━━━━━ Recorded data
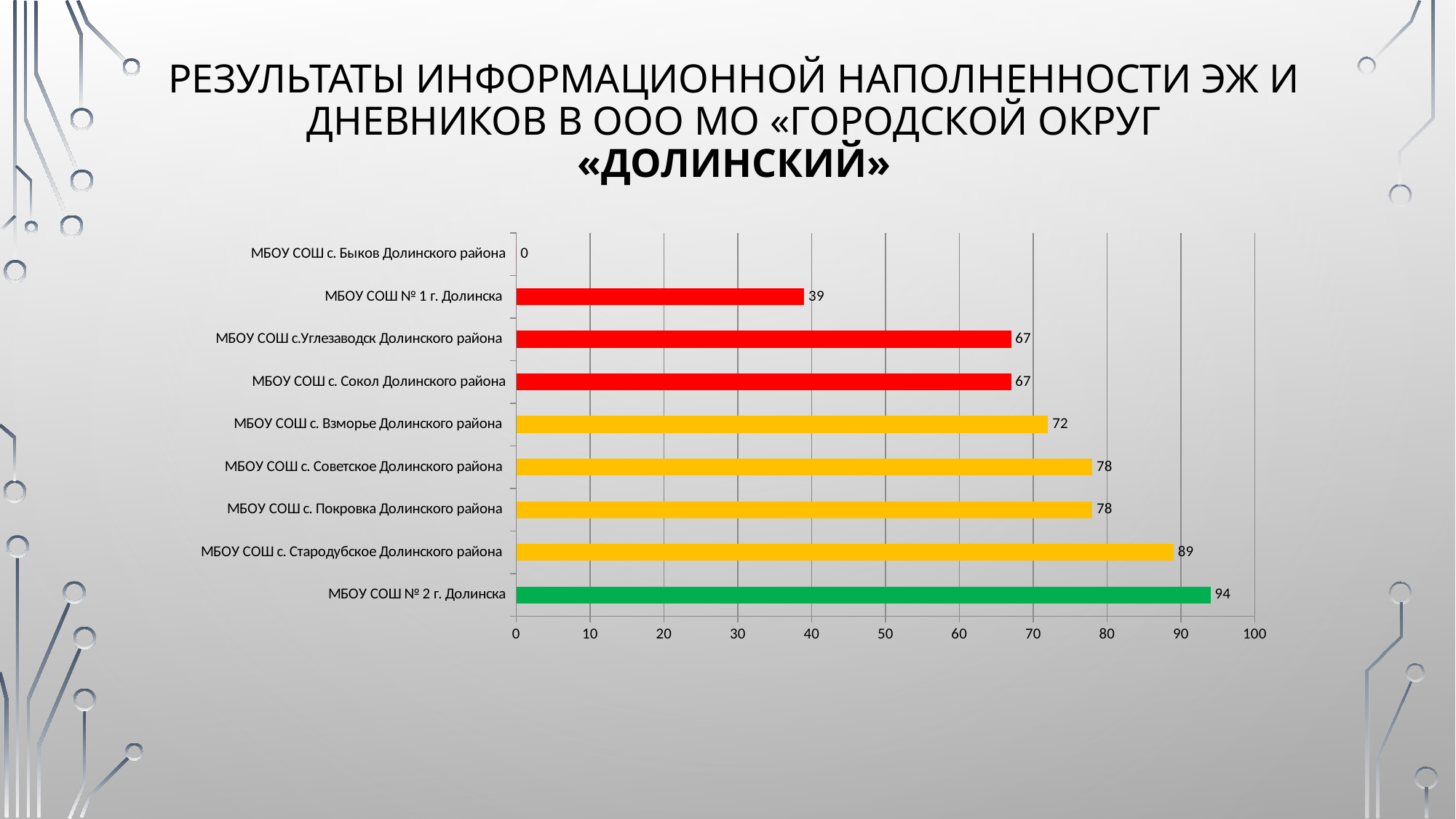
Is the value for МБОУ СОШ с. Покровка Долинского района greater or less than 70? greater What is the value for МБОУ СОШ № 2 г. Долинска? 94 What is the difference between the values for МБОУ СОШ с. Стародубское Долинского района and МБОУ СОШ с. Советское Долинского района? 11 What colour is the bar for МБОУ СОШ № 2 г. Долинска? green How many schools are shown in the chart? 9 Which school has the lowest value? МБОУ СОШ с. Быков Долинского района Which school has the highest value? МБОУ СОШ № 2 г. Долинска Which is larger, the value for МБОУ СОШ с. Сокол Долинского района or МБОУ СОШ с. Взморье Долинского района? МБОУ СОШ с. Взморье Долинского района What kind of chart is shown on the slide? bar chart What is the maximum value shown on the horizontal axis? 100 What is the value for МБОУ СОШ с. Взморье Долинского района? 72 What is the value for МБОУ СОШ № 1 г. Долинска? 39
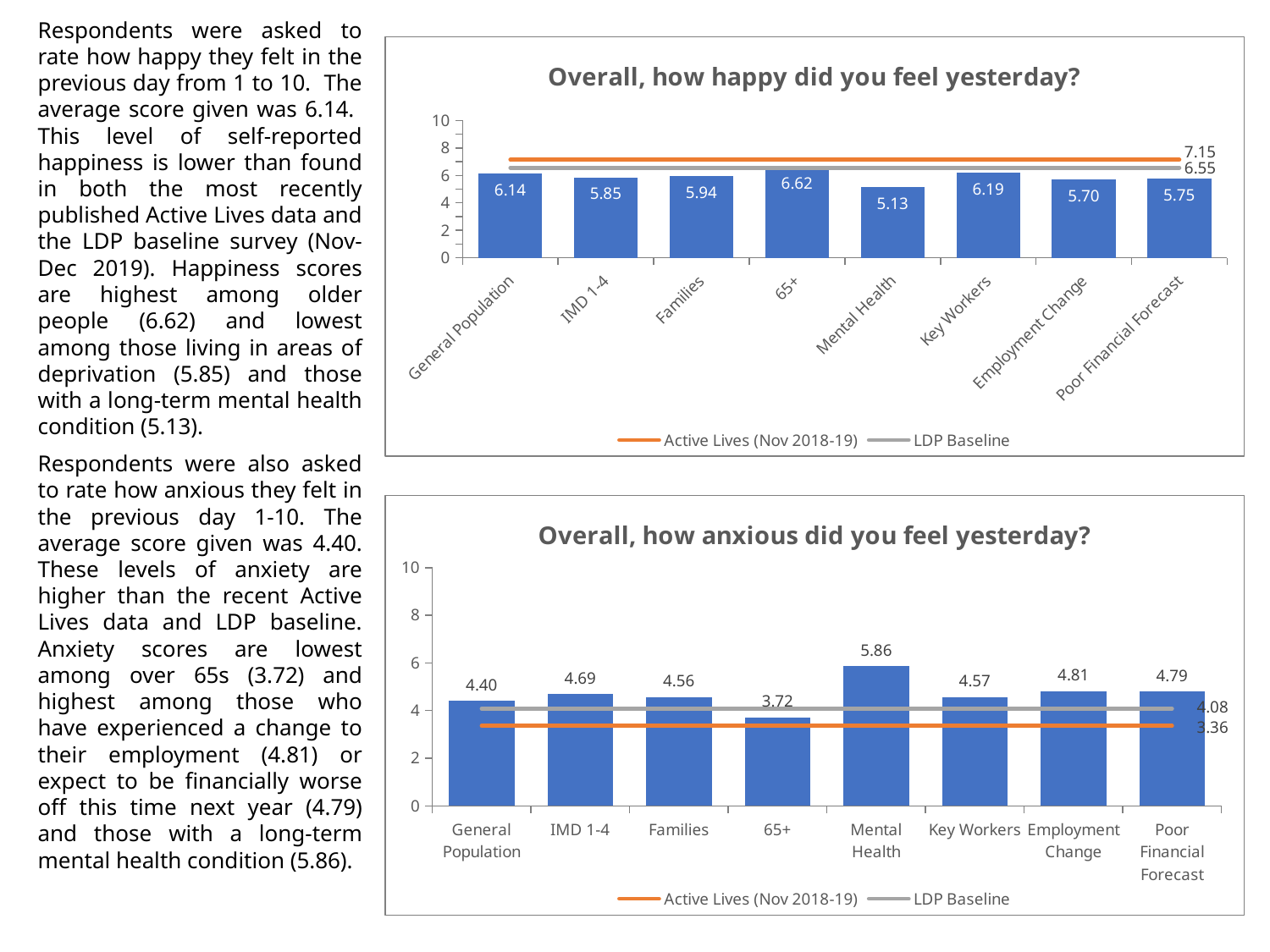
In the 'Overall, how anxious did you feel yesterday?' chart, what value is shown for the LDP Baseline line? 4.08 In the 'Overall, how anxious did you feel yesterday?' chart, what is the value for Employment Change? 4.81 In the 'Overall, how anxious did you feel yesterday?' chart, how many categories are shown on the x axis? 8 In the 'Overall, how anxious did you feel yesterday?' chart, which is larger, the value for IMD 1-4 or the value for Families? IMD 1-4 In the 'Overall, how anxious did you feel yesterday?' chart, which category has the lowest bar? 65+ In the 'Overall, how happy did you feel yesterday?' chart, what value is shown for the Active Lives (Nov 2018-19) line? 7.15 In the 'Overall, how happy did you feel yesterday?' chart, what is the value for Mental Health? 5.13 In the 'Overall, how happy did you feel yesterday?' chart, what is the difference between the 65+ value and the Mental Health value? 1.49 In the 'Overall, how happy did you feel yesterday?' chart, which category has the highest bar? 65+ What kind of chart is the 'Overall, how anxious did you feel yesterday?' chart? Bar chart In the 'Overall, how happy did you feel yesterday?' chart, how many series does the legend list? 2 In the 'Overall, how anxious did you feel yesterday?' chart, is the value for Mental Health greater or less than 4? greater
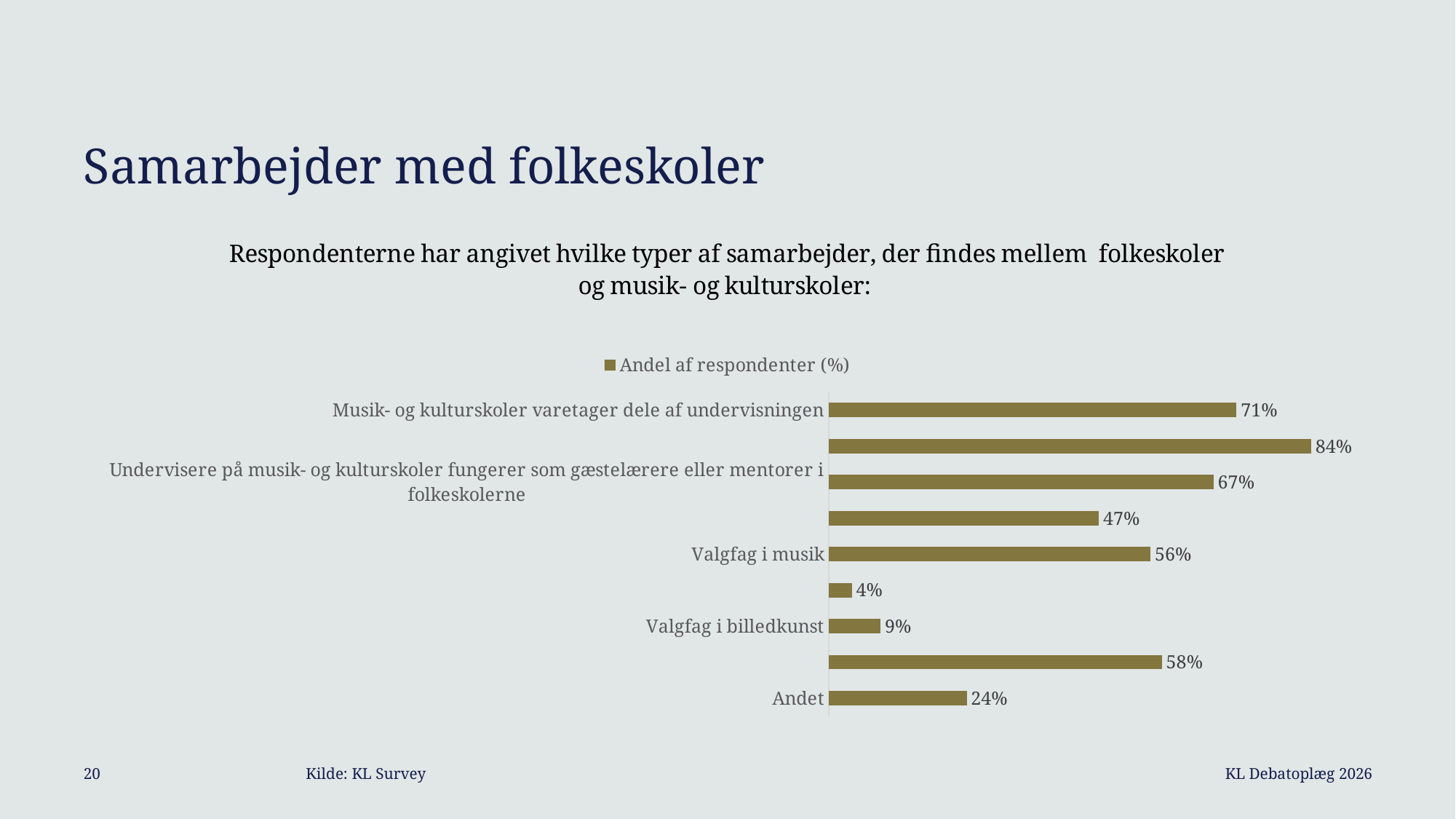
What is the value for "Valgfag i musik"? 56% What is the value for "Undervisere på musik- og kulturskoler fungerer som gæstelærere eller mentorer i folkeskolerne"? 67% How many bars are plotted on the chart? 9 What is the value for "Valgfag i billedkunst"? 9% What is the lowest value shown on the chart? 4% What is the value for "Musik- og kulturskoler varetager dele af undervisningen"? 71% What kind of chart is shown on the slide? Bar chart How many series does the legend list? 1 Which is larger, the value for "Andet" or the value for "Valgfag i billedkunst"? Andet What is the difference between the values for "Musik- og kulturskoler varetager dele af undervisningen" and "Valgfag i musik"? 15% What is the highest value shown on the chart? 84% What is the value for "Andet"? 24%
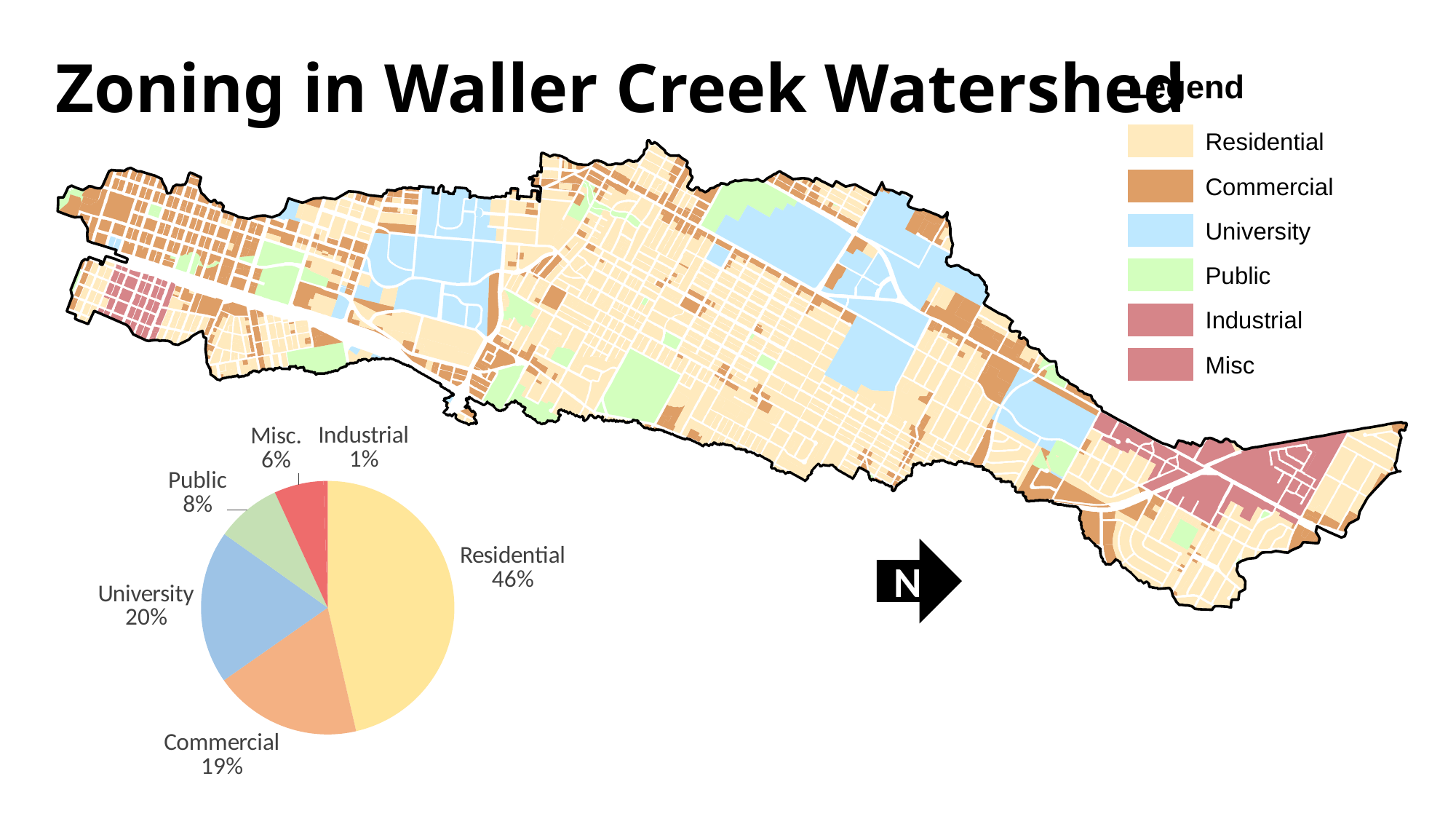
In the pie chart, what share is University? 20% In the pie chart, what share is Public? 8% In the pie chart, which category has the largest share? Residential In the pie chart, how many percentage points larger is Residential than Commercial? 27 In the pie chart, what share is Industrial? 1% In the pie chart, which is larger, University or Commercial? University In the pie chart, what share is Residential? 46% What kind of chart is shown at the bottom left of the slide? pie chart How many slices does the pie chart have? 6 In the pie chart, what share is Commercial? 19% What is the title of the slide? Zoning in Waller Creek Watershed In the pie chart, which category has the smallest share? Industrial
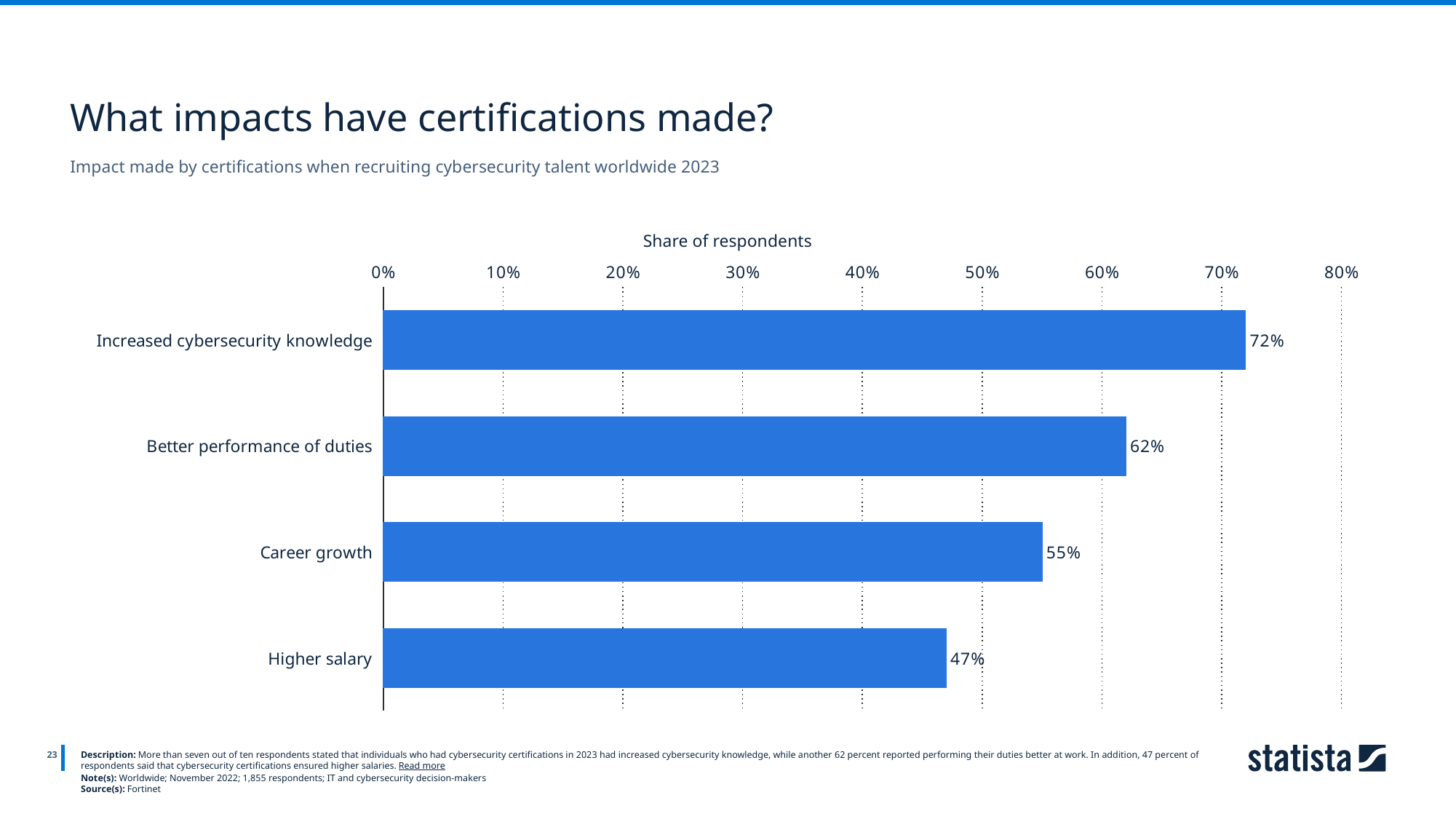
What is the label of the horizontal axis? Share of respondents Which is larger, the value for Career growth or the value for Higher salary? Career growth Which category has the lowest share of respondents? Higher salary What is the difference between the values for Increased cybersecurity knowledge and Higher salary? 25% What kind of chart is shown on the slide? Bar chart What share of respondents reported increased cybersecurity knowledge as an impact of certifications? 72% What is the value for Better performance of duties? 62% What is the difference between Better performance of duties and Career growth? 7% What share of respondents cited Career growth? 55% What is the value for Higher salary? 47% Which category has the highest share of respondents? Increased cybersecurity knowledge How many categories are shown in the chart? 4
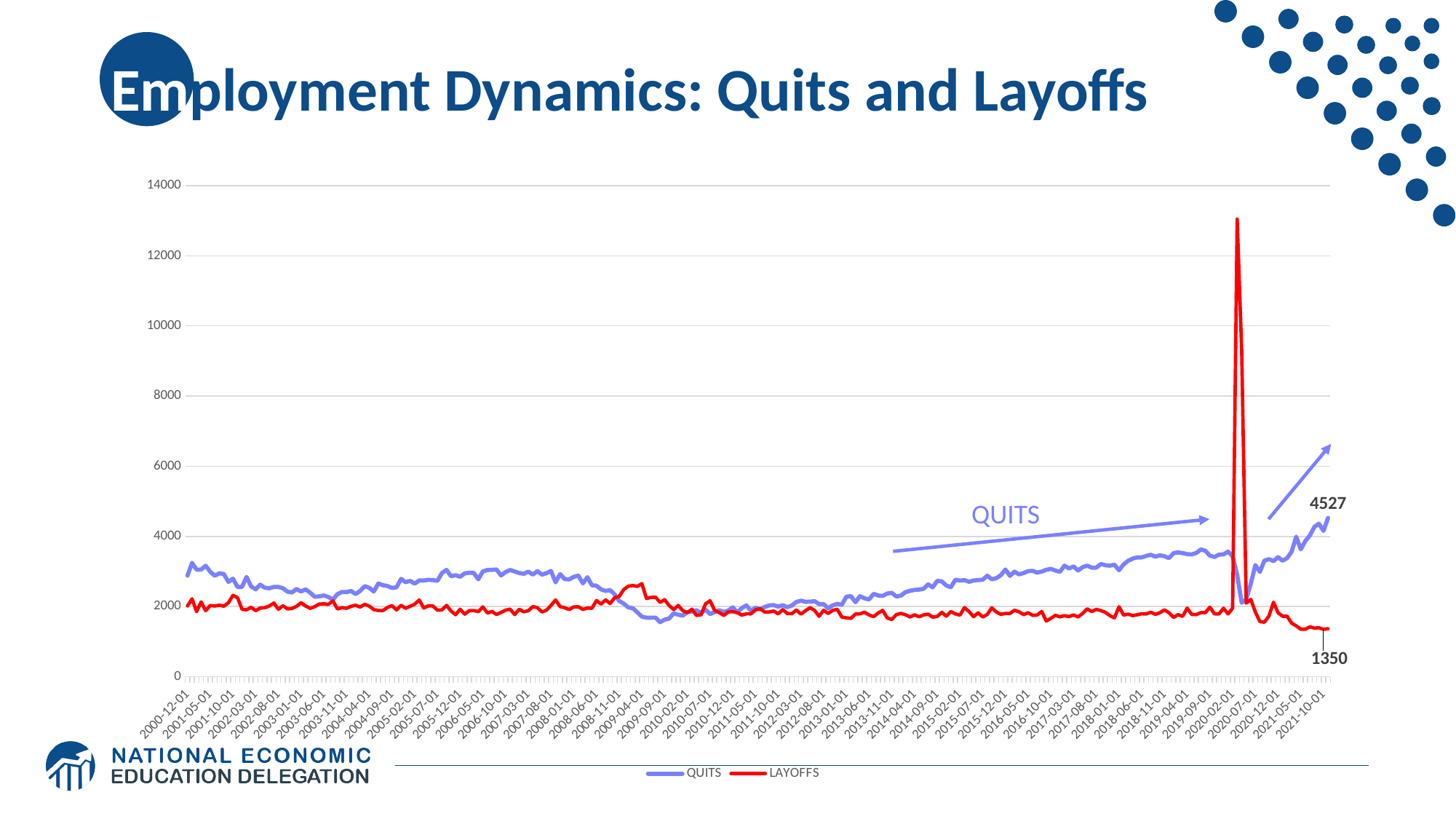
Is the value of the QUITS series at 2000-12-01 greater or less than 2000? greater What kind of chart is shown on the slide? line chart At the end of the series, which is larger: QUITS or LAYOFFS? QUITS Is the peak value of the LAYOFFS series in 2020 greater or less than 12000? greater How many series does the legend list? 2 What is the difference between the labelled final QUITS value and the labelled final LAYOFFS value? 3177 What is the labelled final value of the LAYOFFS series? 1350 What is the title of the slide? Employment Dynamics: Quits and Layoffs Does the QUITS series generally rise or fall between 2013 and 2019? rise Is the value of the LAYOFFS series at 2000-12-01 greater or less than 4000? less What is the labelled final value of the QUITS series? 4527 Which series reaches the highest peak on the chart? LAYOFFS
━━━━━━━━━━
[Work to complete] Convert the listing above, from the line with "56% What is" up to and including the line with "In the pie chart, what share is University?", into a JSON list of strings with one string per line. Leave out blank lines and the pictures.

[Answer box]
[
  "What is the value for \"Valgfag i musik\"? 56% What is the value for \"Undervisere på musik- og kulturskoler fungerer som gæstelærere eller mentorer i folkeskolerne\"? 67% How many bars are plotted on the chart? 9 What is the value for \"Valgfag i billedkunst\"? 9% What is the lowest value shown on the chart? 4% What is the value for \"Musik- og kulturskoler varetager dele af undervisningen\"? 71% What kind of chart is shown on the slide? Bar chart How many series does the legend list? 1 Which is larger, the value for \"Andet\" or the value for \"Valgfag i billedkunst\"? Andet What is the difference between the values for \"Musik- og kulturskoler varetager dele af undervisningen\" and \"Valgfag i musik\"? 15% What is the highest value shown on the chart? 84% What is the value for \"Andet\"? 24%",
  "In the pie chart, what share is University? 20% In the pie chart, what share is Public? 8% In the pie chart, which category has the largest share? Residential In the pie chart, how many percentage points larger is Residential than Commercial? 27 In the pie chart, what share is Industrial? 1% In the pie chart, which is larger, University or Commercial? University In the pie chart, what share is Residential? 46% What kind of chart is shown at the bottom left of the slide? pie chart How many slices does the pie chart have? 6 In the pie chart, what share is Commercial? 19% What is the title of the slide? Zoning in Waller Creek Watershed In the pie chart, which category has the smallest share? Industrial"
]